Neck pain and headaches. Do they come together?
Neck pain commonly accompanies headache. It is fundamental to know whether such neck pain is related to a local cervical musculoskeletal cause or whether it is part of the headache symptom complex, if understanding is to be progressed of the role of cervical musculo- skeletal disorders in cervicogenic and other headache types and to offer patients appropriate treatment. Cervical musculoskeletal disorders are clearly linked to cervicogenic headache (or a neck-related headache as an alternate term).
Neck pain is a frequent symptom of headache. The critical question is: “Does the presence of neck pain with headache implicate a cervical musculoskeletal cause?” It is invalid to assume that the site of pain always overlies its source, for example, intense forearm pain may be a symptom of a centrally located cervical radiculopathy, anterior knee pain may have its origin in the hip. Similarly, headache-related neck pain may have a local or remote source.
In short, pain in a local region may not be truly reflective of what the cause of pain might be.
Why is there a headache when there is neck pain?
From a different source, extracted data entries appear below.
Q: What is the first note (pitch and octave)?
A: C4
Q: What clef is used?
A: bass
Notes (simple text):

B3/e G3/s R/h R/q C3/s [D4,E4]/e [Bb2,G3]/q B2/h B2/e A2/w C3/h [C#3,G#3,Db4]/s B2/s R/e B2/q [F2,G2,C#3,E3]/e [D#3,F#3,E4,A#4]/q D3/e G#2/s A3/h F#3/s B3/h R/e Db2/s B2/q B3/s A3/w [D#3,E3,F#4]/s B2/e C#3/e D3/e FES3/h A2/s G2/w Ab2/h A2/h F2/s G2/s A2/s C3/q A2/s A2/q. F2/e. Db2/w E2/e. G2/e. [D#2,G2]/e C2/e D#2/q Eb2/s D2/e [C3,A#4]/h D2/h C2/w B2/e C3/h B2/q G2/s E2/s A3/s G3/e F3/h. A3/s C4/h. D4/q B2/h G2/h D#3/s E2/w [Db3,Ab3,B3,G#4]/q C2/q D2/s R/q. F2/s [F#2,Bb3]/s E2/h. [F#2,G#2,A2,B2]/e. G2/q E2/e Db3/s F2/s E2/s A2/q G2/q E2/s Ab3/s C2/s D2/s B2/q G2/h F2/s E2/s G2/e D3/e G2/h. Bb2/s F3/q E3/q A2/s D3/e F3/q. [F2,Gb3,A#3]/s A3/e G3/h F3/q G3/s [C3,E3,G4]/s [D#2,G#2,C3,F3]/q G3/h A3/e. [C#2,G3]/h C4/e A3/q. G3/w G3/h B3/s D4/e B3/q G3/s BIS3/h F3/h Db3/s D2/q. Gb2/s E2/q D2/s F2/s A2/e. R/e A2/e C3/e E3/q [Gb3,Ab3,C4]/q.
The mechanism underlying the relationship between head and neck pain involves convergence between cervical and trigeminal afferents in the trigeminocervical nucleus in the brainstem. Nociceptive afferents from the upper three cervical nerves (C1, C2, C3) converge onto common second-order neurons that also receive afferents from the trigeminal nerve. The pathway is bidirectional. It not only explains how nociception from the upper three cervical segments can refer pain into the frontal region of the head, but also in the presence of central sensitization and increased excitability to converging synaptic inputs, how nociception from trigeminal afferents can refer pain into the neck. Because of the nerves in the neck and head, pain can be experienced in both directions. Pain in the head can cause pain in the neck and vice versa.
What can cause a headache in the neck?
Any structure innervated by the upper three cervical nerves is capable of referring pain into the head via common neurons in the trigeminocervical nucleus. Nevertheless as per the classification criteria for cervicogenic headache, articular dysfunction and movement impairments are fundamental to defining cervicogenic headache or a cervical role in headache. Painful joint dysfunction does not occur in isolation and will always be associated with changes in the neuromuscular system. The nervous system and sensorimotor system may also contribute to the pain syndrome. The question is: “Which impairments are fundamental to define a cervical musculoskeletal cause or contributor to headache?”
What are the treatment options for headaches?
Because of the varied sources and causes of a headache, it is important that you seek the input of a Physiotherapist who will be able to ascertain if the cause of the headache from a musculoskeletal source or of another cause. If the source of the headache is from the neck, your Physiotherapist will be able to assess and determine the structures or regions of problem, address them and allow you to be more comfortable.